→ Instruction 1
Which input-to-output pairs does the forum post on floating-point modulus in C give as examples of wrapping?

I am searching for a very CPU efficient way to compute floating point modulus one (including negative values) in C. I am using it for normalized phase reduction (wrapping, i.e 7.6 -> 0.6, 0.2->0.2, -1.1 -> 0.9 and so on).
From what I understood, fmod() but also floor() are usually very inefficient. I don't need the function to be strict i.e to take into account nan or inf since I am responsible to pass valid values.
I have always been using
m = x - (float)(int)x;
m += (float)(m<0.f);
// branchless form to add one if m is negative but not zero
which from benchmarks is in general much more efficient than fmod() or using floor() in place of the int cast, but I was wondering if an even more efficient way existed, perhaps based on bit manipulations...
I am coding on 64 bits intel cpus with gcc, but for my purposes I am using 32 bits single precision floats.
I apologize if the same has been addressed somewhere else, but from my search I could not find anything about this specific topic.

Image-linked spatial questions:
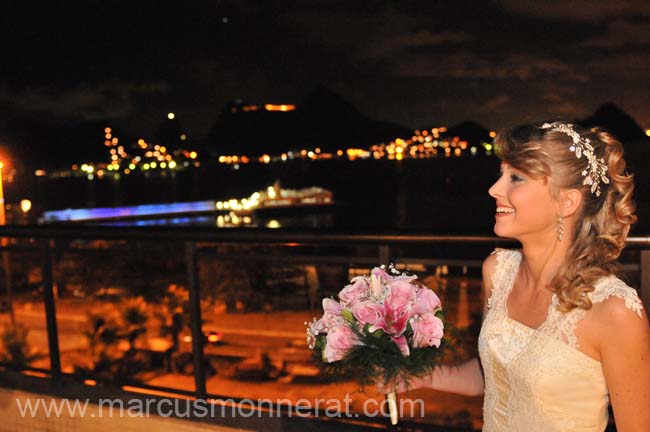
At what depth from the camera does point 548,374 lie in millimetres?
1660

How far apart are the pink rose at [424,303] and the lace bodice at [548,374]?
263 mm

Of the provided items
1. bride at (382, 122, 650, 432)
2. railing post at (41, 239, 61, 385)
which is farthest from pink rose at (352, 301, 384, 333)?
railing post at (41, 239, 61, 385)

→ Instruction 2
Could you convert every line of the records into a numbered list, skipping blank lines and leaving out the pictures?

→ Worked solution 1
- 7.6 -> 0.6
- 0.2 -> 0.2
- -1.1 -> 0.9

→ Worked solution 2
1. At what depth from the camera does point 548,374 lie in millimetres?
2. 1660
3. How far apart are the pink rose at [424,303] and the lace bodice at [548,374]?
4. 263 mm
5. Of the provided items
6. 1. bride at (382, 122, 650, 432)
7. 2. railing post at (41, 239, 61, 385)
8. which is farthest from pink rose at (352, 301, 384, 333)?
9. railing post at (41, 239, 61, 385)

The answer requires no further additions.